Maine attorney general dismayed over high court’s decision in Indian custody case

AUGUSTA, Maine — Maine’s attorney general Friday expressed dismay over the U.S. Supreme Court’s decision earlier this week that will send a 3½-year-old girl named Veronica, now living with her Cherokee birth father in Oklahoma, back to the South Carolina home of her adoptive parents, who are not Indians.

“The decision places limits on the applicability of the Indian Child Welfare Act (ICWA) in a case in which the court found that the biological father who was a tribal member had relinquished his rights to his daughter because he did not have ‘legal custody’ of the child,” Attorney General Janet T. Mills said in a press release.

In March, Mills signed onto a “friend of the court” brief[1] that urged the parental rights of the father be upheld.

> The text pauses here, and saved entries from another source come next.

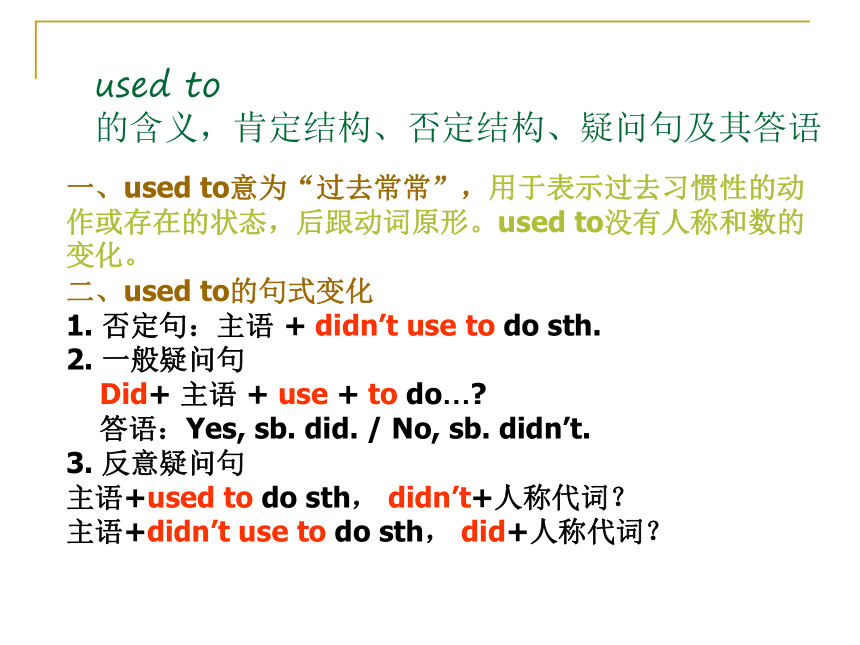 used to
的含义，肯定结构、否定结构、疑问句及其答语

一、used to意为“过去常常”，用于表示过去习惯性的动作或存在的状态，后跟动词原形。used to没有人称和数的变化。

二、used to的句式变化
1. 否定句：主语 + didn’t use to do sth.
2. 一般疑问句
Did+ 主语 + use + to do…?
答语：Yes, sb. did. / No, sb. didn’t.
3. 反意疑问句
主语+used to do sth， didn’t+人称代词？
主语+didn’t use to do sth， did+人称代词？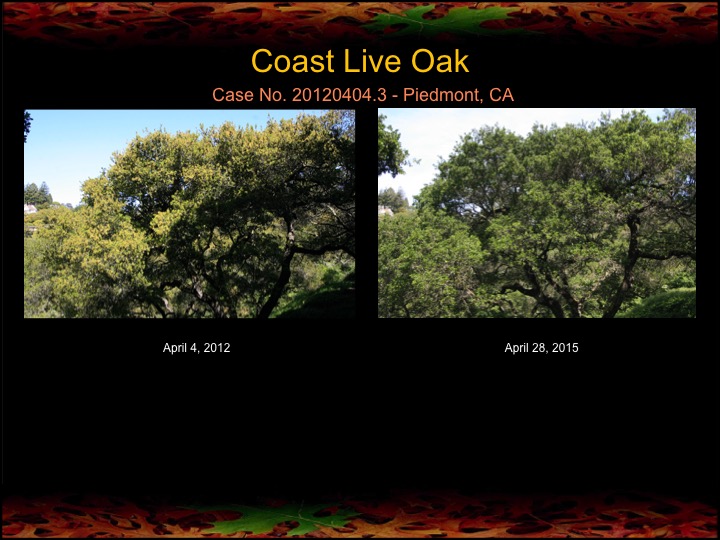 Coast Live Oak

Case No. 20120404.3 - Piedmont, CA

April 4, 2012

April 28, 2015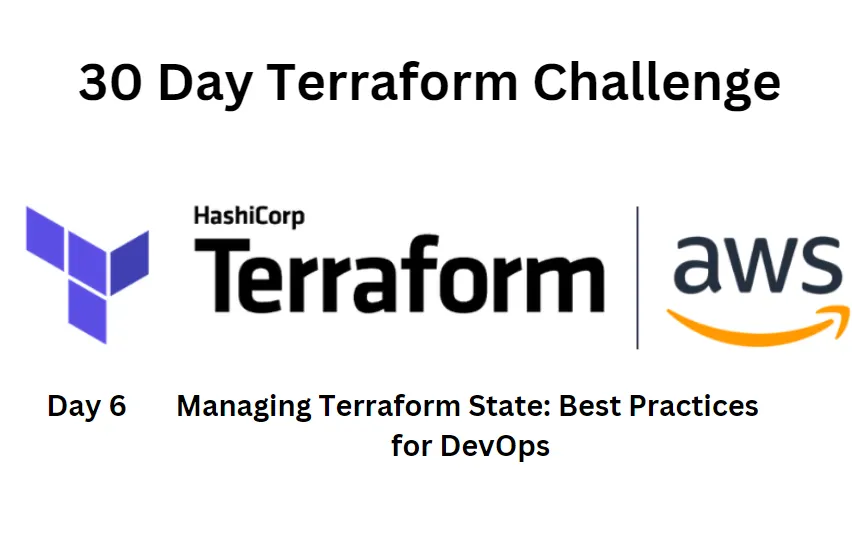 30 Day Terraform Challenge

HashiCorp
Terraform

aws

Day 6 Managing Terraform State: Best Practices for DevOps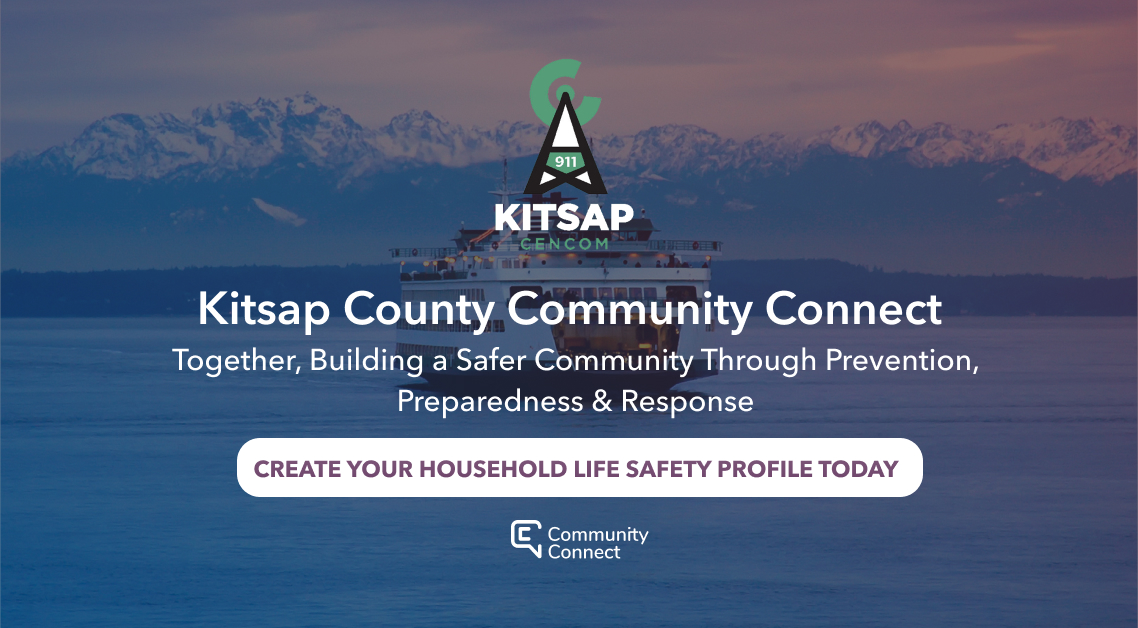 911
KITSAP
CENCOM

Kitsap County Community Connect

Together, Building a Safer Community Through Prevention, Preparedness & Response

CREATE YOUR HOUSEHOLD LIFE SAFETY PROFILE TODAY

Community Connect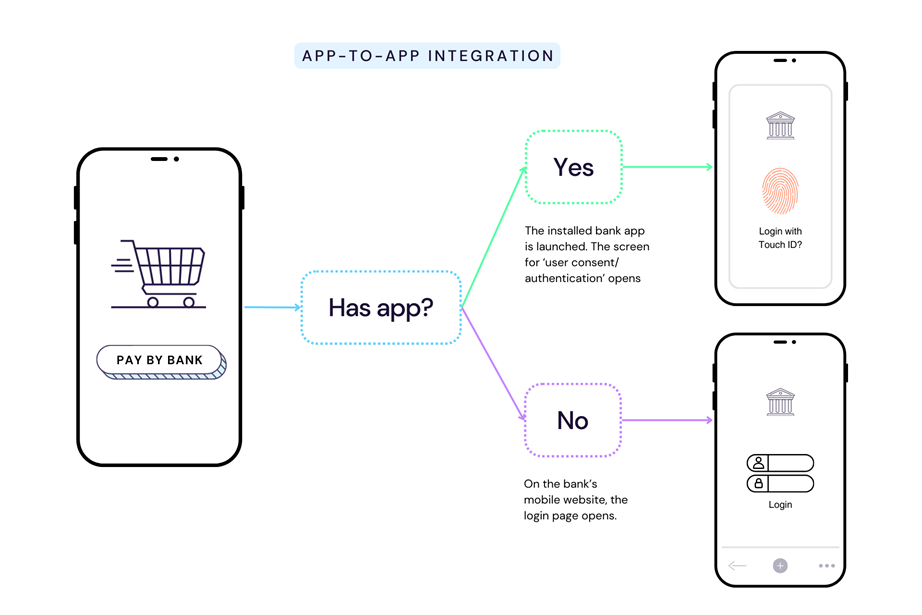 APP-TO-APP INTEGRATION

PAY BY BANK

Has app?

Yes

The installed bank app is launched. The screen for 'user consent/ authentication' opens

Login with Touch ID?

No

On the bank's mobile website, the login page opens.

Login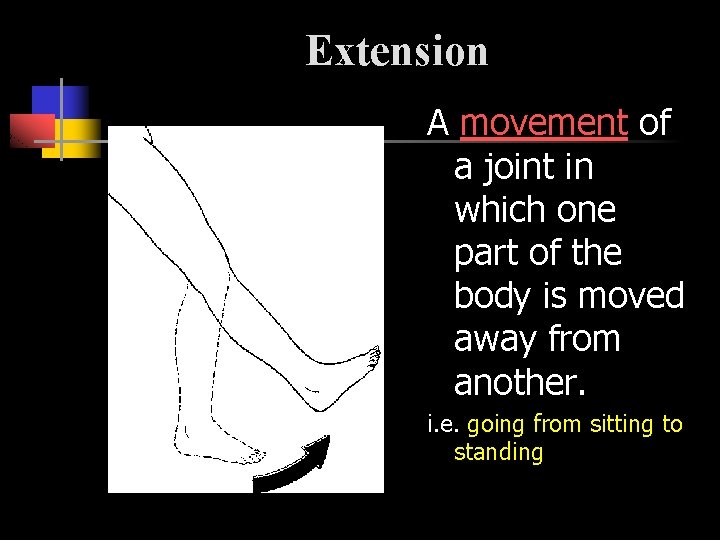 Extension

A movement of a joint in which one part of the body is moved away from another.

i.e. going from sitting to standing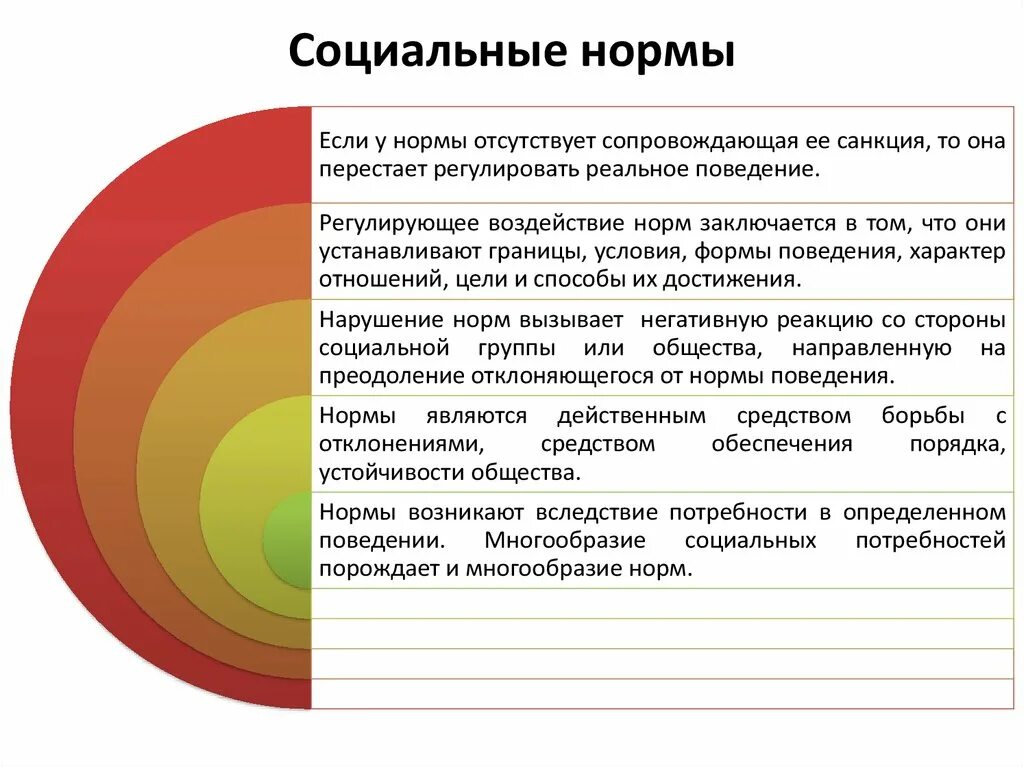 Социальные нормы

Если у нормы отсутствует сопровождающая ее санкция, то она перестает регулировать реальное поведение.

Регулирующее воздействие норм заключается в том, что они устанавливают границы, условия, формы поведения, характер отношений, цели и способы их достижения.

Нарушение норм вызывает негативную реакцию со стороны социальной группы или общества, направленную на преодоление отклоняющегося от нормы поведения.

Нормы являются действенным средством борьбы с отклонениями, средством обеспечения порядка, устойчивости общества.

Нормы возникают вследствие потребности в определенном поведении. Многообразие социальных потребностей порождает и многообразие норм.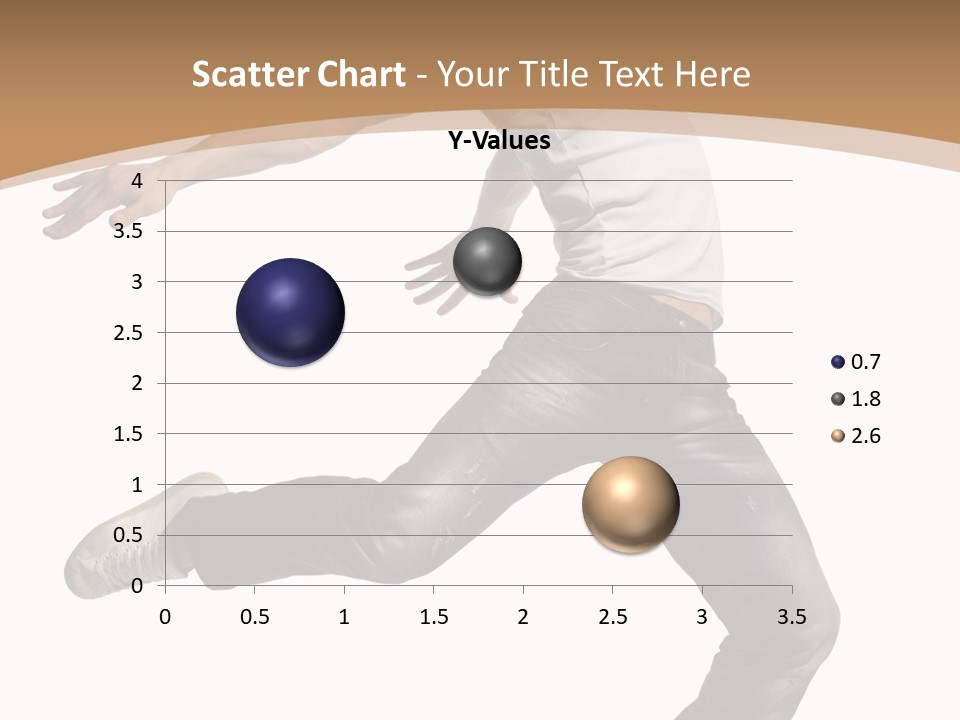 Scatter Chart - Your Title Text Here

Y-Values

4
3.5
3
2.5
2
1.5
1
0.5
0

0 0.5 1 1.5 2 2.5 3 3.5

0.7
1.8
2.6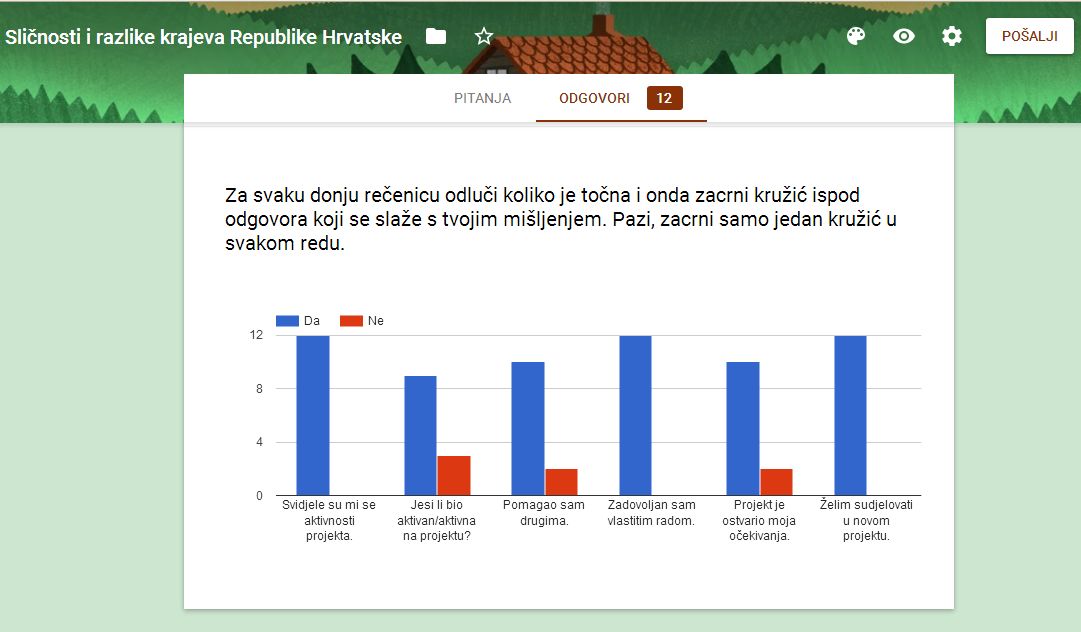 Sličnosti i razlike krajeva Republike Hrvatske

POŠALJI

PITANJA ODGOVORI 12

Za svaku donju rečenicu odluči koliko je točna i onda zacrni kružić ispod odgovora koji se slaže s tvojim mišljenjem. Pazi, zacrni samo jedan kružić u svakom redu.

Da Ne

12
8
4
0

Svidjele su mi se aktivnosti projekta.
Jesi li bio aktivan/aktivna na projektu?
Pomagao sam drugima.
Zadovoljan sam vlastitim radom.
Projekt je ostvario moja očekivanja.
Želim sudjelovati u novom projektu.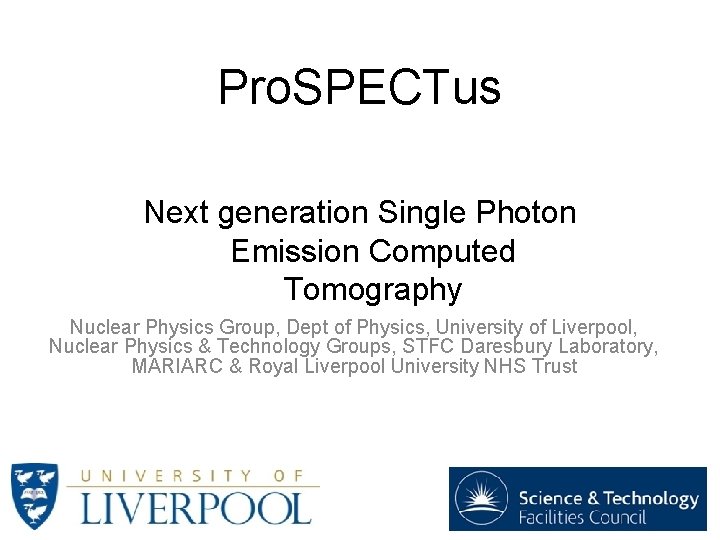 ProSPECTus

Next generation Single Photon Emission Computed Tomography

Nuclear Physics Group, Dept of Physics, University of Liverpool, Nuclear Physics & Technology Groups, STFC Daresbury Laboratory, MARIARC & Royal Liverpool University NHS Trust

UNIVERSITY OF LIVERPOOL

Science & Technology Facilities Council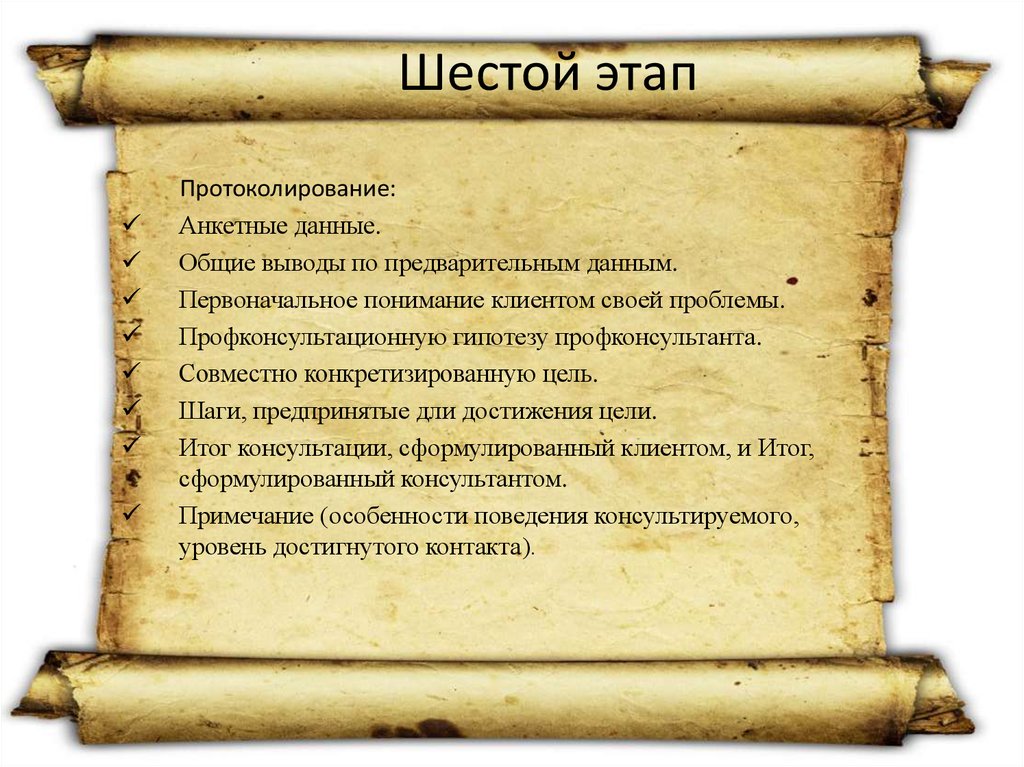 Шестой этап

Протоколирование:

✓ Анкетные данные.
✓ Общие выводы по предварительным данным.
✓ Первоначальное понимание клиентом своей проблемы.
✓ Профконсультационную гипотезу профконсультанта.
✓ Совместно конкретизированную цель.
✓ Шаги, предпринятые дли достижения цели.
✓ Итог консультации, сформулированный клиентом, и Итог, сформулированный консультантом.
✓ Примечание (особенности поведения консультируемого, уровень достигнутого контакта).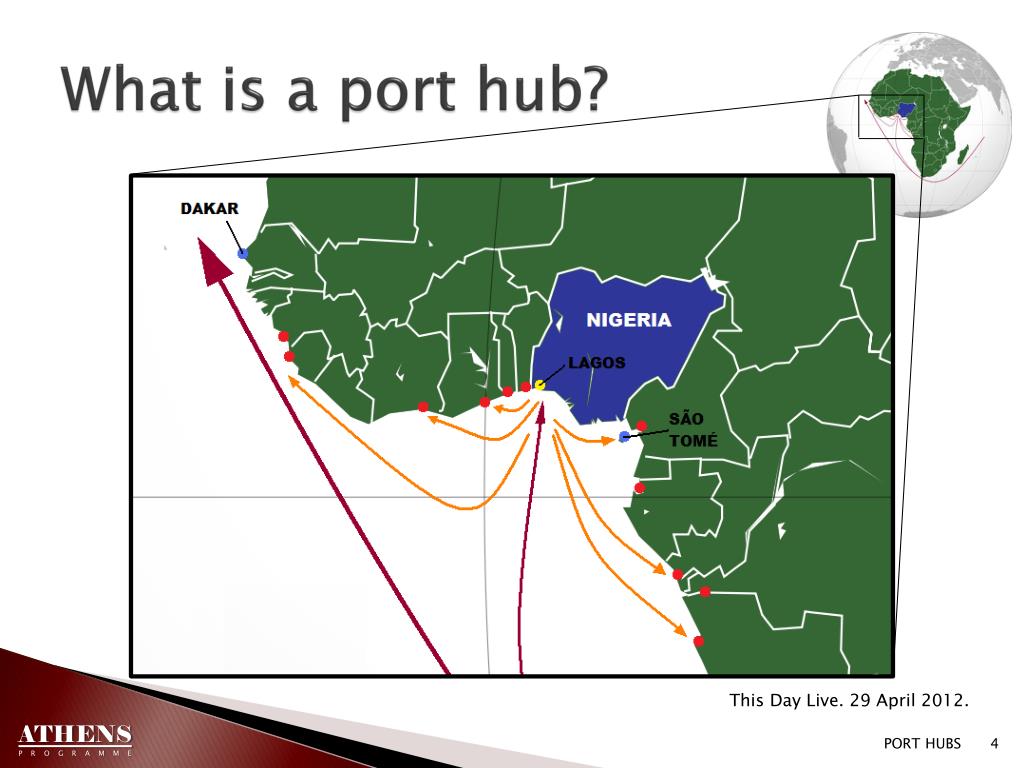 What is a port hub?

DAKAR

NIGERIA

LAGOS

SÃO TOMÉ

This Day Live. 29 April 2012.

ATHENS
PROGRAMME

PORT HUBS 4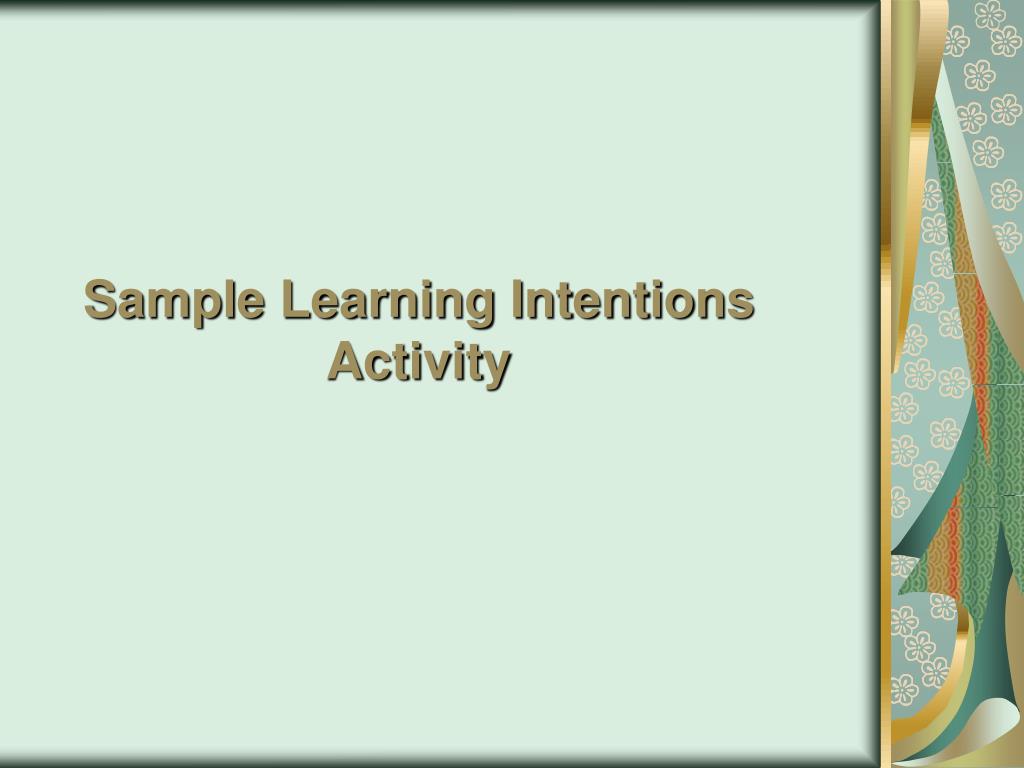 Sample Learning Intentions Activity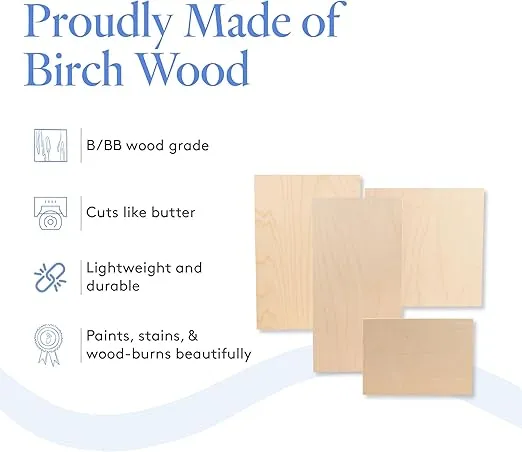 Proudly Made of Birch Wood

B/BB wood grade

Cuts like butter

Lightweight and durable

Paints, stains, & wood-burns beautifully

The court ruled 5-4 that the father, identified by the Washington Post as Dusten Brown of Nowata, Okla., gave up his parental rights in a text message sent days before his unit was deploying to Iraq.

“That is a deplorable result, a result that would not have occurred in Maine,” Mills said Friday in a press release. “In this state we will continue to give tribal parents maximum deference.”

The court ruling, written by Supreme Court Justice Samuel Alito, did not call the law itself into question, but said it was misapplied in this particular case, according to the Post.

The Indian Child Welfare Act, passed in 1978, requires that a parent who is a tribal member be given strong preference for custody, according to Mills.

The law further requires that in an adoption placement of an Indian child whose parents have given up their rights, state courts must give preference to a member of the child’s extended tribal family or to other Indian families unless good cause is shown to deviate from those preferences.

“Under Maine law, this man would not have lost rights and responsibilities to his child,” Mills said. “He would be presumed to have equal parental rights with the mother under longstanding Maine statutes. We will continue to urge courts and case workers in Maine to apply ICWA fully, giving effect to Congress’ intent to ensure that the rights of Indian children, their parents and their tribes are fully respected in child custody proceedings.”